Join us as we pursue our disruptive new vision to make machine data accessible, usable and valuable to everyone. We are a company filled with people who are passionate about our product and seek to deliver the best experience for our customers. At Splunk, we’re committed to our work, customers, having fun and most importantly to each other’s success. Learn more about Splunk careers and how you can become a part of our journey!
Our Splunk Family in Australia/ New Zealand are a results driven and collaborative bunch spanning functions across sales, customer success, support, marketing and G&A functions. We love to work as a team, celebrate success and learn from our losses. We have an excellent team culture with weekly team breakfasts, cocktail hour Fridays, end of quarter celebrations, volunteering activities and a culture based on respect, transparency and always doing the right thing!
Splunk Cloud is looking for self-starting individuals to join the Splunk>Cloud Network Operations Center (CNOC).
Splunk CNOC manages incidents that affect the availability and performance of Splunk>Cloud service for our customers Globally. The Splunk CNOC is an always-on / always-active team making sure that each of our customers has an outstanding experience.

* _AIM_: Continue the text about joining the Splunk Cloud Network Operations Center, picking up after its final sentence.

(Stored entries)
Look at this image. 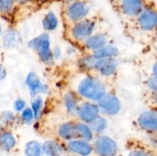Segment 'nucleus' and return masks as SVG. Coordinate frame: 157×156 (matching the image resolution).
I'll return each mask as SVG.
<instances>
[{
  "label": "nucleus",
  "mask_w": 157,
  "mask_h": 156,
  "mask_svg": "<svg viewBox=\"0 0 157 156\" xmlns=\"http://www.w3.org/2000/svg\"><path fill=\"white\" fill-rule=\"evenodd\" d=\"M76 126L81 138L84 139L85 140H91L92 138H93V133H92L90 128L84 125V123H81V122L76 123Z\"/></svg>",
  "instance_id": "21"
},
{
  "label": "nucleus",
  "mask_w": 157,
  "mask_h": 156,
  "mask_svg": "<svg viewBox=\"0 0 157 156\" xmlns=\"http://www.w3.org/2000/svg\"><path fill=\"white\" fill-rule=\"evenodd\" d=\"M65 103L66 106H67V110L71 112H76L78 105L77 104V102L75 100L74 96H72L71 93H68V94L66 95Z\"/></svg>",
  "instance_id": "24"
},
{
  "label": "nucleus",
  "mask_w": 157,
  "mask_h": 156,
  "mask_svg": "<svg viewBox=\"0 0 157 156\" xmlns=\"http://www.w3.org/2000/svg\"><path fill=\"white\" fill-rule=\"evenodd\" d=\"M149 86L151 89H153V90H156V78L153 77L151 79H150L149 80Z\"/></svg>",
  "instance_id": "29"
},
{
  "label": "nucleus",
  "mask_w": 157,
  "mask_h": 156,
  "mask_svg": "<svg viewBox=\"0 0 157 156\" xmlns=\"http://www.w3.org/2000/svg\"><path fill=\"white\" fill-rule=\"evenodd\" d=\"M118 49L115 46L105 45L98 50H94V58H113L117 55Z\"/></svg>",
  "instance_id": "15"
},
{
  "label": "nucleus",
  "mask_w": 157,
  "mask_h": 156,
  "mask_svg": "<svg viewBox=\"0 0 157 156\" xmlns=\"http://www.w3.org/2000/svg\"><path fill=\"white\" fill-rule=\"evenodd\" d=\"M68 147L71 151L81 155H88L92 151L91 146L83 141H71L69 142Z\"/></svg>",
  "instance_id": "14"
},
{
  "label": "nucleus",
  "mask_w": 157,
  "mask_h": 156,
  "mask_svg": "<svg viewBox=\"0 0 157 156\" xmlns=\"http://www.w3.org/2000/svg\"><path fill=\"white\" fill-rule=\"evenodd\" d=\"M2 125H0V133L2 132Z\"/></svg>",
  "instance_id": "32"
},
{
  "label": "nucleus",
  "mask_w": 157,
  "mask_h": 156,
  "mask_svg": "<svg viewBox=\"0 0 157 156\" xmlns=\"http://www.w3.org/2000/svg\"><path fill=\"white\" fill-rule=\"evenodd\" d=\"M95 28V22L90 18H84L72 24L69 32L71 39L75 41H84L92 35Z\"/></svg>",
  "instance_id": "3"
},
{
  "label": "nucleus",
  "mask_w": 157,
  "mask_h": 156,
  "mask_svg": "<svg viewBox=\"0 0 157 156\" xmlns=\"http://www.w3.org/2000/svg\"><path fill=\"white\" fill-rule=\"evenodd\" d=\"M43 27L47 31H53L57 28L58 24V18L55 12L52 11H49L45 16L44 17V19L42 21Z\"/></svg>",
  "instance_id": "18"
},
{
  "label": "nucleus",
  "mask_w": 157,
  "mask_h": 156,
  "mask_svg": "<svg viewBox=\"0 0 157 156\" xmlns=\"http://www.w3.org/2000/svg\"><path fill=\"white\" fill-rule=\"evenodd\" d=\"M15 2H20V3H22V2H26L27 0H15Z\"/></svg>",
  "instance_id": "31"
},
{
  "label": "nucleus",
  "mask_w": 157,
  "mask_h": 156,
  "mask_svg": "<svg viewBox=\"0 0 157 156\" xmlns=\"http://www.w3.org/2000/svg\"><path fill=\"white\" fill-rule=\"evenodd\" d=\"M77 90L81 96L91 100H99L107 93L106 86L98 78L87 76L78 82Z\"/></svg>",
  "instance_id": "1"
},
{
  "label": "nucleus",
  "mask_w": 157,
  "mask_h": 156,
  "mask_svg": "<svg viewBox=\"0 0 157 156\" xmlns=\"http://www.w3.org/2000/svg\"><path fill=\"white\" fill-rule=\"evenodd\" d=\"M43 150L48 156H60L61 148L58 143L52 141H48L43 145Z\"/></svg>",
  "instance_id": "19"
},
{
  "label": "nucleus",
  "mask_w": 157,
  "mask_h": 156,
  "mask_svg": "<svg viewBox=\"0 0 157 156\" xmlns=\"http://www.w3.org/2000/svg\"><path fill=\"white\" fill-rule=\"evenodd\" d=\"M117 67V61L113 58H95L91 68H94L96 71L102 76H109L115 73Z\"/></svg>",
  "instance_id": "6"
},
{
  "label": "nucleus",
  "mask_w": 157,
  "mask_h": 156,
  "mask_svg": "<svg viewBox=\"0 0 157 156\" xmlns=\"http://www.w3.org/2000/svg\"><path fill=\"white\" fill-rule=\"evenodd\" d=\"M1 32H2V26L1 24H0V34H1Z\"/></svg>",
  "instance_id": "33"
},
{
  "label": "nucleus",
  "mask_w": 157,
  "mask_h": 156,
  "mask_svg": "<svg viewBox=\"0 0 157 156\" xmlns=\"http://www.w3.org/2000/svg\"><path fill=\"white\" fill-rule=\"evenodd\" d=\"M29 46L37 52L40 59L45 64H50L53 61V54L50 48V41L48 35H41L32 40Z\"/></svg>",
  "instance_id": "4"
},
{
  "label": "nucleus",
  "mask_w": 157,
  "mask_h": 156,
  "mask_svg": "<svg viewBox=\"0 0 157 156\" xmlns=\"http://www.w3.org/2000/svg\"><path fill=\"white\" fill-rule=\"evenodd\" d=\"M6 75V69L2 67V66L0 64V80H2L4 79L5 76Z\"/></svg>",
  "instance_id": "30"
},
{
  "label": "nucleus",
  "mask_w": 157,
  "mask_h": 156,
  "mask_svg": "<svg viewBox=\"0 0 157 156\" xmlns=\"http://www.w3.org/2000/svg\"><path fill=\"white\" fill-rule=\"evenodd\" d=\"M90 5L84 0H74L65 9V16L71 24L87 18L90 12Z\"/></svg>",
  "instance_id": "2"
},
{
  "label": "nucleus",
  "mask_w": 157,
  "mask_h": 156,
  "mask_svg": "<svg viewBox=\"0 0 157 156\" xmlns=\"http://www.w3.org/2000/svg\"><path fill=\"white\" fill-rule=\"evenodd\" d=\"M119 2L121 12L129 17L138 16L146 7L144 0H121Z\"/></svg>",
  "instance_id": "7"
},
{
  "label": "nucleus",
  "mask_w": 157,
  "mask_h": 156,
  "mask_svg": "<svg viewBox=\"0 0 157 156\" xmlns=\"http://www.w3.org/2000/svg\"><path fill=\"white\" fill-rule=\"evenodd\" d=\"M58 134L62 139L67 140H71L81 137L77 128L76 123H72V122H67L61 125L58 129Z\"/></svg>",
  "instance_id": "13"
},
{
  "label": "nucleus",
  "mask_w": 157,
  "mask_h": 156,
  "mask_svg": "<svg viewBox=\"0 0 157 156\" xmlns=\"http://www.w3.org/2000/svg\"><path fill=\"white\" fill-rule=\"evenodd\" d=\"M118 1H121V0H118Z\"/></svg>",
  "instance_id": "34"
},
{
  "label": "nucleus",
  "mask_w": 157,
  "mask_h": 156,
  "mask_svg": "<svg viewBox=\"0 0 157 156\" xmlns=\"http://www.w3.org/2000/svg\"><path fill=\"white\" fill-rule=\"evenodd\" d=\"M84 42V45L86 48L93 50H98L106 45L107 42V35L103 33L90 35Z\"/></svg>",
  "instance_id": "12"
},
{
  "label": "nucleus",
  "mask_w": 157,
  "mask_h": 156,
  "mask_svg": "<svg viewBox=\"0 0 157 156\" xmlns=\"http://www.w3.org/2000/svg\"><path fill=\"white\" fill-rule=\"evenodd\" d=\"M90 125H91V128L94 130L95 132H101L105 128L107 122L104 118L101 117H97L94 120L90 122Z\"/></svg>",
  "instance_id": "23"
},
{
  "label": "nucleus",
  "mask_w": 157,
  "mask_h": 156,
  "mask_svg": "<svg viewBox=\"0 0 157 156\" xmlns=\"http://www.w3.org/2000/svg\"><path fill=\"white\" fill-rule=\"evenodd\" d=\"M15 145V139L9 132L0 133V147L4 150H11Z\"/></svg>",
  "instance_id": "16"
},
{
  "label": "nucleus",
  "mask_w": 157,
  "mask_h": 156,
  "mask_svg": "<svg viewBox=\"0 0 157 156\" xmlns=\"http://www.w3.org/2000/svg\"><path fill=\"white\" fill-rule=\"evenodd\" d=\"M76 113L81 120L90 123L98 116L99 107L90 102H84L78 106Z\"/></svg>",
  "instance_id": "10"
},
{
  "label": "nucleus",
  "mask_w": 157,
  "mask_h": 156,
  "mask_svg": "<svg viewBox=\"0 0 157 156\" xmlns=\"http://www.w3.org/2000/svg\"><path fill=\"white\" fill-rule=\"evenodd\" d=\"M138 124L142 129L149 132H156L157 117L156 111H147L138 118Z\"/></svg>",
  "instance_id": "11"
},
{
  "label": "nucleus",
  "mask_w": 157,
  "mask_h": 156,
  "mask_svg": "<svg viewBox=\"0 0 157 156\" xmlns=\"http://www.w3.org/2000/svg\"><path fill=\"white\" fill-rule=\"evenodd\" d=\"M15 3V0H0V14H10L13 11Z\"/></svg>",
  "instance_id": "22"
},
{
  "label": "nucleus",
  "mask_w": 157,
  "mask_h": 156,
  "mask_svg": "<svg viewBox=\"0 0 157 156\" xmlns=\"http://www.w3.org/2000/svg\"><path fill=\"white\" fill-rule=\"evenodd\" d=\"M129 156H150L148 153L144 151H133L130 153Z\"/></svg>",
  "instance_id": "27"
},
{
  "label": "nucleus",
  "mask_w": 157,
  "mask_h": 156,
  "mask_svg": "<svg viewBox=\"0 0 157 156\" xmlns=\"http://www.w3.org/2000/svg\"><path fill=\"white\" fill-rule=\"evenodd\" d=\"M99 106L107 114L115 115L121 110V102L117 96L112 93H106L98 100Z\"/></svg>",
  "instance_id": "9"
},
{
  "label": "nucleus",
  "mask_w": 157,
  "mask_h": 156,
  "mask_svg": "<svg viewBox=\"0 0 157 156\" xmlns=\"http://www.w3.org/2000/svg\"><path fill=\"white\" fill-rule=\"evenodd\" d=\"M26 83H27L28 86L30 87L32 93H35V94L38 93V92L41 91V90L44 87V86L41 84L38 76H37L36 73H33V72H31L28 75L27 79H26Z\"/></svg>",
  "instance_id": "17"
},
{
  "label": "nucleus",
  "mask_w": 157,
  "mask_h": 156,
  "mask_svg": "<svg viewBox=\"0 0 157 156\" xmlns=\"http://www.w3.org/2000/svg\"><path fill=\"white\" fill-rule=\"evenodd\" d=\"M33 116L34 115L32 110L30 108H27L24 110L22 115H21V117H22L24 122H30L32 120V119H33Z\"/></svg>",
  "instance_id": "26"
},
{
  "label": "nucleus",
  "mask_w": 157,
  "mask_h": 156,
  "mask_svg": "<svg viewBox=\"0 0 157 156\" xmlns=\"http://www.w3.org/2000/svg\"><path fill=\"white\" fill-rule=\"evenodd\" d=\"M138 23L144 31H152L156 25V12L152 7H145L138 15Z\"/></svg>",
  "instance_id": "8"
},
{
  "label": "nucleus",
  "mask_w": 157,
  "mask_h": 156,
  "mask_svg": "<svg viewBox=\"0 0 157 156\" xmlns=\"http://www.w3.org/2000/svg\"><path fill=\"white\" fill-rule=\"evenodd\" d=\"M94 148L100 156H115L117 146L114 141L107 136H100L94 142Z\"/></svg>",
  "instance_id": "5"
},
{
  "label": "nucleus",
  "mask_w": 157,
  "mask_h": 156,
  "mask_svg": "<svg viewBox=\"0 0 157 156\" xmlns=\"http://www.w3.org/2000/svg\"><path fill=\"white\" fill-rule=\"evenodd\" d=\"M41 105H42V99L41 98H36L32 102V112L35 119L38 118L41 112Z\"/></svg>",
  "instance_id": "25"
},
{
  "label": "nucleus",
  "mask_w": 157,
  "mask_h": 156,
  "mask_svg": "<svg viewBox=\"0 0 157 156\" xmlns=\"http://www.w3.org/2000/svg\"><path fill=\"white\" fill-rule=\"evenodd\" d=\"M15 107L17 110H22L25 107V102L22 100H17L15 103Z\"/></svg>",
  "instance_id": "28"
},
{
  "label": "nucleus",
  "mask_w": 157,
  "mask_h": 156,
  "mask_svg": "<svg viewBox=\"0 0 157 156\" xmlns=\"http://www.w3.org/2000/svg\"><path fill=\"white\" fill-rule=\"evenodd\" d=\"M41 151V145L36 141L29 142L26 145L25 154L27 156H40Z\"/></svg>",
  "instance_id": "20"
}]
</instances>
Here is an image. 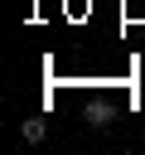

* _TASK OUTPUT_:
- Design and Deploy the Splunk Incident Management System (SIMS) to internal partners and teams to improve service recovery time
- Help define microservice level definitions and budgets, and facilitate a discussion aimed at building an incident action plan (and a backup if appropriate)
- Assemble the response team, which includes the incident owner, problem owner, and other professionals in the specified area of expertise and ensure they have an understanding of the issue, the action plan and the path to resolution.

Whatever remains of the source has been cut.